Are these reserves audited and maintained on a regular basis?
|Custody||Who holds the private keys to the wallets? |
Is there an anti- dumping/ anti-selling clause present?
|Cyber security||What security algorithm/ technology is used to verify a transaction/ confirm a block? |
Is the exchange centralized or decentralized?
|Volatility||What is the price volatility of the asset? |
What is its market capitalization?
Does it have an infinite supply or is the total circulation supply limited?
What proportion of total circulation supply is remaining to be issued?
|Illiquidity||How many transactions are carried out per day?|
What is the bid ask spread?
What is the ownership structure by the time the asset is held?
|Business & Reputational Risk||White paper|
Purpose /Type of Coin
iii. Define attribute values and assess risk scores
A risk factor is only useful for modelling purposes if relevant data is available for it and is measurable. Data may be quantitative or qualitative. You must be able to transform either form of data to a standardized score.
a. Quantitative data
For example, data for ownership by time held is available as a proportion of total investors. You have the percentage of Hodlers, those who hold the asset for more than 1 year. Cruisers who are likely to hold the asset for 1-12 months and Traders who are likely to sell with 30 days. You may transform the data to a score in any of three ways mentioned below:
A) Score = (1- % Hodlers) x 10, or
B) First assign arbitrary scores of 1, 5 and 10 to Hodlers, Cruisers and Traders respectively.
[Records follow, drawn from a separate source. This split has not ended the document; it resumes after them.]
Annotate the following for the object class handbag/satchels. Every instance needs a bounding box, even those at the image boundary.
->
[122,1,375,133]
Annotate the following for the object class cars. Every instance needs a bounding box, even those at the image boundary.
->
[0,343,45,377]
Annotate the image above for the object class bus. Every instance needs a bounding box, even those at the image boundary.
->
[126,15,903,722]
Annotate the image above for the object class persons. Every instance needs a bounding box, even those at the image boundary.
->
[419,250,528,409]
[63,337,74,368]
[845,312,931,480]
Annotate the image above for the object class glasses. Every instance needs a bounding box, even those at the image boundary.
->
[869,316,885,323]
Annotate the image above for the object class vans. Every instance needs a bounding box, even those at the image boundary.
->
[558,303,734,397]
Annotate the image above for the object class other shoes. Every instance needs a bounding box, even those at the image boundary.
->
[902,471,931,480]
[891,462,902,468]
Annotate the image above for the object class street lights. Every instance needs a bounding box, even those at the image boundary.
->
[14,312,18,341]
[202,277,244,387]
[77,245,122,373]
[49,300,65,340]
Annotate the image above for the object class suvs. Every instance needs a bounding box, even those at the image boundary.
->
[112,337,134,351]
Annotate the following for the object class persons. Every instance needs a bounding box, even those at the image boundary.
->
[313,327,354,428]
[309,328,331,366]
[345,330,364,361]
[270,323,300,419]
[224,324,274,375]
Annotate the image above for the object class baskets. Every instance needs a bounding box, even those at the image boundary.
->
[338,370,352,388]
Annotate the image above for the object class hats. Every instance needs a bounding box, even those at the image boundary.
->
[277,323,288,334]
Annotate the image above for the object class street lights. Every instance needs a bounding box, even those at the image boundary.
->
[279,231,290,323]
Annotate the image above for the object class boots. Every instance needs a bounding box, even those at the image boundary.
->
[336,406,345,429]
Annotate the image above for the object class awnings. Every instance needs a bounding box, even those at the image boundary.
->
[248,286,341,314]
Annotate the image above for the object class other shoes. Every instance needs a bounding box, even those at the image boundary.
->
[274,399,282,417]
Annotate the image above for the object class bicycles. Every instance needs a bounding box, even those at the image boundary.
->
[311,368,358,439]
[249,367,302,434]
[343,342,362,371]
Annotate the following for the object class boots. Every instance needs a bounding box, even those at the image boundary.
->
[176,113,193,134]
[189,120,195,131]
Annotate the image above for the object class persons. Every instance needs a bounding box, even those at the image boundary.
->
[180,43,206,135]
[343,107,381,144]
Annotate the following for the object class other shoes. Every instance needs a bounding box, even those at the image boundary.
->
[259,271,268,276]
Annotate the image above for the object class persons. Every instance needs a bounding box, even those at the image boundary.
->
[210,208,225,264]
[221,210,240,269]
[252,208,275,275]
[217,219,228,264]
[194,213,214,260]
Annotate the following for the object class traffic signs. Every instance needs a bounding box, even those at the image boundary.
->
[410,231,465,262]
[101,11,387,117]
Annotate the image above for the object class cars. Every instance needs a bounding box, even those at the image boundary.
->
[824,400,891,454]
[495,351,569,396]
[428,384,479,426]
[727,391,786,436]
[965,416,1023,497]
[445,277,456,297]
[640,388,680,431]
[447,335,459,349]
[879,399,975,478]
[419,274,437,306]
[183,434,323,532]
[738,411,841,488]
Then determine a weighted score with use the proportions in each category, or
C) Based on binning the information across currencies and exchanges and assigning scores to each bin based on relative riskiness
Or you could use a more relevant formulation of your choosing.
b. Qualitative data
If the factor is subjective, use an exclusive scale of attribute values. Such as Low, Average & High, or Positive, Neutral, Strong, etc. to define a measurable range for it. Based on judgement, assign a score for each attribute value.
For example, if you are looking at the factor “Purpose”, you could have the following attribute values to define it.
- “Store of value” (if used as an inflationary tool or if it enables multiple types of transactions), or
- “Meme coin” (used if the token or coin is solely for specific project-based transactions, e.g., participating in a game).
Scores assigned to these attributes would reflect the depth of the purpose behind the coin or token. The more purposeful the coin, the lower the risk of the crypto asset. You may assign a score of 1 to “Store of value” and a score of 10 to “Meme Coin”.
iv. Assign weights, configure the engine, calculate the score and calibrate to industry benchmarks
Once you have successfully assigned values and scores to your scoring factors, an overall score may be assessed. Weigh each factor based on its significance and importance in the scoring engine. Calculate a weighted average overall score for the crypto asset using the individual scores for the risk factors and their weights. Alternatively, weights could be parameters. Solve for them by benchmarking results from the model to risk or performance scores currently used by the industry. This sets a baseline, to begin with.
v. Backtest and update the model
Test and adjust the efficacy of the scoring algorithm over time as actual experience develops.
You may also assign a lettered investment rating grade based on the overall score. Rating grades tend to be more intuitive and relatable for investors.